» **Written request**:
From the line with "Based on what is" down to the final line of the material below, quote every line exactly and leave out all lines before it.

★ ★ ★ ★

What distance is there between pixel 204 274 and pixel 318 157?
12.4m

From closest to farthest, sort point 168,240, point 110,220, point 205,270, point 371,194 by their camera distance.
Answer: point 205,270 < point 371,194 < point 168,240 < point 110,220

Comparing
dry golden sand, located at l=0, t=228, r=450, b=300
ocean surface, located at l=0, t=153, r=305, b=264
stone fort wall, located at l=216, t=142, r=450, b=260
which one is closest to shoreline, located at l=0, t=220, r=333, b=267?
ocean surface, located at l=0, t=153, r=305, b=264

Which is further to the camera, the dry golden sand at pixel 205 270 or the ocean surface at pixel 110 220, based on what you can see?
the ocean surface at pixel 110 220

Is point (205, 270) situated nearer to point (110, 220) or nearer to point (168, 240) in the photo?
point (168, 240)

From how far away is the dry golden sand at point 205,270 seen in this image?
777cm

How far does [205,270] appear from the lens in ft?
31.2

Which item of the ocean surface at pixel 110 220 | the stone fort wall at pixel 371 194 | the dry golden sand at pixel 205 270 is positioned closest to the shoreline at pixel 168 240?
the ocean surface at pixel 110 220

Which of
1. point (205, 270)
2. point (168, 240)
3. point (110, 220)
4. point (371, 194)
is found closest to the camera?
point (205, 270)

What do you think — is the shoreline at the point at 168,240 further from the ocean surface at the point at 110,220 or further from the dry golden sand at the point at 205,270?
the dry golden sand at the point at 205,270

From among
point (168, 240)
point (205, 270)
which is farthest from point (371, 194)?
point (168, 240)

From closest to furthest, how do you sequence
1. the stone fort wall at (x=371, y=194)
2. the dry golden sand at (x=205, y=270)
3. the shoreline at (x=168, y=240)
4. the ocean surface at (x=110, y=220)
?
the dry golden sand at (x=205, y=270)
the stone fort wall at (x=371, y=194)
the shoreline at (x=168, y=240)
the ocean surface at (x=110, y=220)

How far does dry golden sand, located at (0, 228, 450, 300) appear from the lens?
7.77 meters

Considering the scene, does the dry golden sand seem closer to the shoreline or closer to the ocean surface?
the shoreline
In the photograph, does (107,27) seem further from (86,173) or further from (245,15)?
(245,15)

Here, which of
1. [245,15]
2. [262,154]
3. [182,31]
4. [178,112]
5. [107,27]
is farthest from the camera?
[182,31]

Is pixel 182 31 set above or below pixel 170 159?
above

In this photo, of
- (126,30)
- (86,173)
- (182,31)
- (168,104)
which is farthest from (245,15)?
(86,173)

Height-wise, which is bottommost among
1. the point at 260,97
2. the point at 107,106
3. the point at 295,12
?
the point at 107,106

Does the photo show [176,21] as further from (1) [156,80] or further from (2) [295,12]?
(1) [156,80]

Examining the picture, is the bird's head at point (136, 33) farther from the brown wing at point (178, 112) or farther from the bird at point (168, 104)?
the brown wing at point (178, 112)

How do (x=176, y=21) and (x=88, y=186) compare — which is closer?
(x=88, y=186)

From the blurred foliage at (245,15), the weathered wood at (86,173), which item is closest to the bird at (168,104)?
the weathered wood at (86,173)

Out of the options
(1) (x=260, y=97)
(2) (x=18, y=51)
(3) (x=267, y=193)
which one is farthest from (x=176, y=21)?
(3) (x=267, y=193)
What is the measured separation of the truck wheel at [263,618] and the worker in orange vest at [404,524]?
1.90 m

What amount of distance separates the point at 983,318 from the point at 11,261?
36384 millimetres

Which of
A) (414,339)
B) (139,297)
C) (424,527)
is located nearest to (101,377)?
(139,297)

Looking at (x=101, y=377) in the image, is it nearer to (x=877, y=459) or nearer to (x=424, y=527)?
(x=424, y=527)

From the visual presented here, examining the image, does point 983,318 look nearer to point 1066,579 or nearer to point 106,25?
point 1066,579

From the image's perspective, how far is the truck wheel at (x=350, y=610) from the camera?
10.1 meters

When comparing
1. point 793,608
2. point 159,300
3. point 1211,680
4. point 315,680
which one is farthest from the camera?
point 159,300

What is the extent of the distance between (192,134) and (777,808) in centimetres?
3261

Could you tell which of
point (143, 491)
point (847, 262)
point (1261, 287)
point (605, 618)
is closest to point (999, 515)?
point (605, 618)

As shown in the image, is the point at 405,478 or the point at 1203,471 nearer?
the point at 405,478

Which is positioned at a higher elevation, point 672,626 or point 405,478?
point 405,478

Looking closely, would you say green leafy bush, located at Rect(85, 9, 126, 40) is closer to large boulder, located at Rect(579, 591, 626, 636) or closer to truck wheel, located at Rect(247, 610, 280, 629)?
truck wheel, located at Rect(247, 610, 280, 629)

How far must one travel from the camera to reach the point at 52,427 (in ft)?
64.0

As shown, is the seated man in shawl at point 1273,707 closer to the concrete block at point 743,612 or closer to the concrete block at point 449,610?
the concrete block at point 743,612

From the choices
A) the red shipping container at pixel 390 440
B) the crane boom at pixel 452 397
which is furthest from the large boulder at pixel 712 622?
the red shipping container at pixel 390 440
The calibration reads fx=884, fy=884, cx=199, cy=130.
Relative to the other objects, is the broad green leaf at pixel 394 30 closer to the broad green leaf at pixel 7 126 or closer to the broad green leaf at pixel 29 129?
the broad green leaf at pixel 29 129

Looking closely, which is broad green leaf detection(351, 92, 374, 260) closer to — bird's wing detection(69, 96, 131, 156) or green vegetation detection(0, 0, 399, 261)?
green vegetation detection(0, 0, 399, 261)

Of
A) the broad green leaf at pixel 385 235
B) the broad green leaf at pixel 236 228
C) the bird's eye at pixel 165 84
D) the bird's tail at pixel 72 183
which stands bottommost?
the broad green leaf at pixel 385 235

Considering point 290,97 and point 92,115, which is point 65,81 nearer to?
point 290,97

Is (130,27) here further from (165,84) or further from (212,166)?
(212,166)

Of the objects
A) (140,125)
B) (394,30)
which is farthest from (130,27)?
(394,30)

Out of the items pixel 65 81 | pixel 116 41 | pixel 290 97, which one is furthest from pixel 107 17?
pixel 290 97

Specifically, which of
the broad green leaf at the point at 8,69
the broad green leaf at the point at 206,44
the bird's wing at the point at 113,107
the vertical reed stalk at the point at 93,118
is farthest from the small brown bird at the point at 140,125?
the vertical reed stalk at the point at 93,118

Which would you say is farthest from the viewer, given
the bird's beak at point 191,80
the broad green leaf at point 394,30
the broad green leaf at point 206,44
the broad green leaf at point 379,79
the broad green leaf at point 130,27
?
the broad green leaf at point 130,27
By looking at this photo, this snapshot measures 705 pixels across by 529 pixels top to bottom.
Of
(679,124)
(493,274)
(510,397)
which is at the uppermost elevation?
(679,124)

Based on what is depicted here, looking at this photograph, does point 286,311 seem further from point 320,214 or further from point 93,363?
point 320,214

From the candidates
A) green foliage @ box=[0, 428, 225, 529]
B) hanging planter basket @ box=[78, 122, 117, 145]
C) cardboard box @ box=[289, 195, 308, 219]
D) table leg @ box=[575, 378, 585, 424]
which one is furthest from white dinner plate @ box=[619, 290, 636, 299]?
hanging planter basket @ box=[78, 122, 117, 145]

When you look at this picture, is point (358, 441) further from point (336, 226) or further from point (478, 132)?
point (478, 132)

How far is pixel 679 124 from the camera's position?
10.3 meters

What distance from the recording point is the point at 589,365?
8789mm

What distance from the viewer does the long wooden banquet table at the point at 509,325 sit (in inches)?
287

★ ★ ★ ★

» **Output for this task**:
Based on what is depicted here, looking at this photograph, does point 286,311 seem further from point 320,214 or further from point 93,363?
point 320,214

From the candidates
A) green foliage @ box=[0, 428, 225, 529]
B) hanging planter basket @ box=[78, 122, 117, 145]
C) cardboard box @ box=[289, 195, 308, 219]
D) table leg @ box=[575, 378, 585, 424]
which one is furthest from white dinner plate @ box=[619, 290, 636, 299]?
hanging planter basket @ box=[78, 122, 117, 145]

When you look at this picture, is point (358, 441) further from point (336, 226) or further from point (478, 132)?
point (478, 132)

How far is pixel 679 124 from the camera's position?
10.3 meters

What distance from the recording point is the point at 589,365?
8789mm

What distance from the viewer does the long wooden banquet table at the point at 509,325 sit (in inches)?
287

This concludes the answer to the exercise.